HEY! That's what I do after a date too. Ha!
Ah winking. They do hold power.
No arguing on this end. Guys are competitive, especially over the new hotties, and even more so if the hotties are best friends. They'll do whatever it takes to make the other guys in their presence look like tools hoping it gets them a little action.
As for the wink, it may have goten you further than Captain Cockblock, but it doesn't sound like it got them any closer to your leg hair.
Jake was NOT conversating he was conversing. ConverSATING nor converSATE is a word. It's converSE or converSING
Again, I think to myself "Is this what dating is like in Utah??" and miss Az even though I haven't left yet. We have those d-bag Hollister types here, but they aren't as prevelant.... sigh....
I'm confident she enjoyed the exchange with you far more than the other guys 'wooing' her.
I'm proud, C.
I like conversating better though, be it a word or not. haha
Hollister guys...
Are the the Loyal type or the Brand Whores?
I love to see a total "Bro" go through his rotation of Hollister, Tommy Hilfiger, and American Eagle shirts over and over.
Nice Calvin. Very smooth. :]
P.S. I HATE guys like those other guys. They're so annoying.
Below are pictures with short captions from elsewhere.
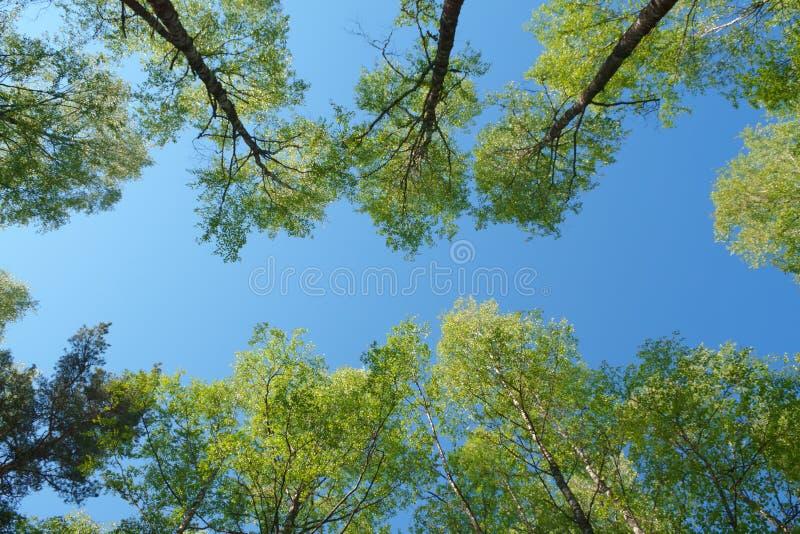Download Skog fotografering för bildbyråer. Bild av horisontal - 37347337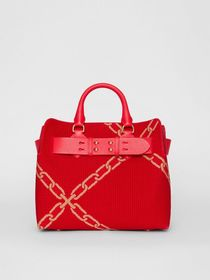 Burberry The Small Knitted Link Belt Bag in Bright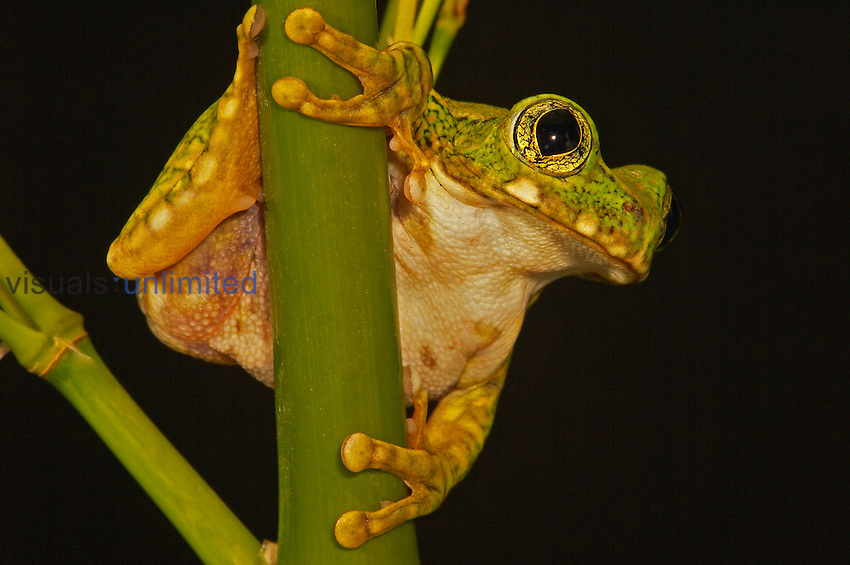 Green Big Eye Tree Frog ,Leptopelis vermiculatus,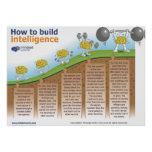 How to Build Intelligence Poster by Mindset Works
Interesting... Very interesting...
this was great! I could totally see this happening and it was fun to "watch" you guys interact so nicely with a crowd. It's posts like these that prove you're not as D-baggy as some people think you are
This post: GOLD!
Very well done with everything.
calvin you should learn sign language so you can talk with your hands
Winkie winkie. Hilarious :)
HAHA! Yes Smooth and Heck Yes you did!
Your scripted conversations are super gay. But thats pretty cute that you guys plan how to pick teams like that. Nice work.